That's it for the basic image types. Now let's talk about how we actually create and use these image objects.

Who You Gonna Call?

Whenever I want to give myself a fright about the complexity of our APIs, I simply ponder the vast array of choices that face developers who simply want to create an image. I'm sure I'm missing some here, but let's see...

Applet:
        getImage(url)
        getImage(url, name)

BufferedImage:
        new BufferedImage(colorModel, raster, premultiplied, properties)
        new BufferedImage(width, height, type)
        new BufferedImage(width, height, type, colorModel)

BufferStrategy:
        new BufferStrategy()
        (Note: This method cannot be called directly)

Canvas:
        createBufferStrategy(numBuffers)
        createBufferStrategy(numBuffers, capabilities)

Component:
        createImage(imageProducer)
        createImage(width, height)
        createVolatileImage(width, height)
        createVolatileImage(width, height, capabilities)

GraphicsConfiguration:
        createCompatibleImage(width, height)
        createCompatibleImage(width, height, transparency)
        createCompatibleVolatileImage(width, height)
        createCompatibleVolatileImage(width, height, capabilities)

Image:
        new Image()
        (Note: This method cannot be called directly)

ImageIO:
        read(file)
        read(imageInputStream)
        read(inputStream)
        read(url)

ImageIcon:
        new ImageIcon(imageData[]).getImage()
        new ImageIcon(imageData[], description).getImage()
        new ImageIcon(image).getImage()
        new ImageIcon(image, description).getImage()
        new ImageIcon(filename).getImage()
        new ImageIcon(filename, description).getImage()
        new ImageIcon(url).getImage()
        new ImageIcon(url, description).getImage()

Toolkit:
        createImage(imageData[])
        createImage(imageData[], offset, length)
        createImage(producer)
        createImage(filename)
        createImage(url)
        getImage(filename)
        getImage(url)

Window:
        createBufferStrategy(numBuffers)
        createBufferStrategy(numBuffers, capabilities)

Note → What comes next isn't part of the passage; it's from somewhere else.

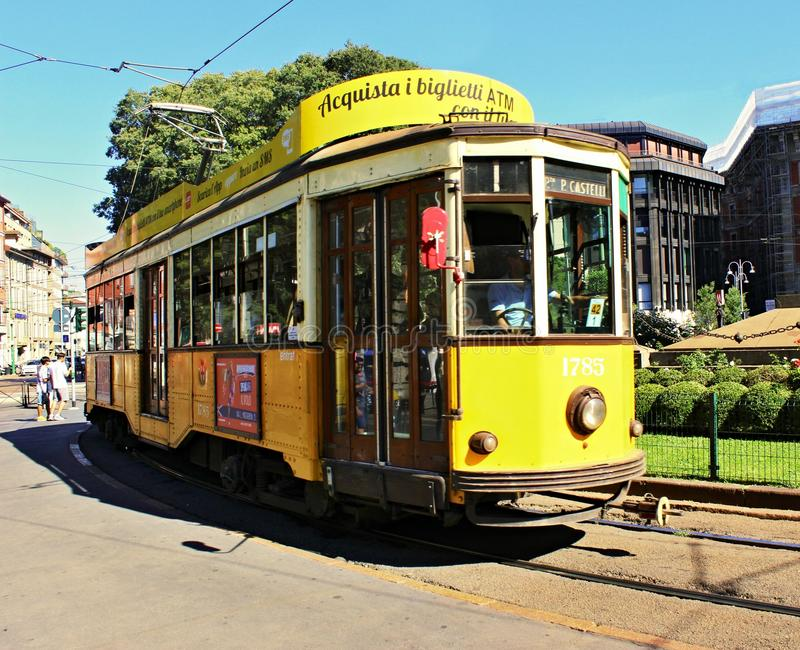 Historical yellow tram in Milan royalty free stock image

I am sure there are more out there, especially using approaches like the ImageIO package, which is all about reading and writing images, as you might guess from the name. But this list will do for now.

So it's a wrap. This article's pretty much finished; just use the above API calls to create your images. Left as an exercise to the reader. Q.E.D. It's obvious, isn't it?

Okay, so maybe it isn't obvious; there are a lot of methods above that all seem to need different parameters or that create different types of images.

Here's the trick: All of the above image creation methods (and any others that are not on the list) can be broken down into just a few categories. Then the plethora of ways of creating an image in one of those categories can just be seen as utility methods; different ways of getting the same result. The convenience methods may be because of logic (why do I have to get the GraphicsConfig to create an image associated with a Component? Why not use the Component directly?), or convenience (instead of using some InputStream mechanism for all image readers, we provide several ways to read the image directly including from filenames, URLs, and streams; just call the method appropriate for your situation).

So the real work in this article is to break down the categories of image types and describe which types of images and methods you may want to use in which situations. Once you get that down, the rest, as they say, is just implementation details.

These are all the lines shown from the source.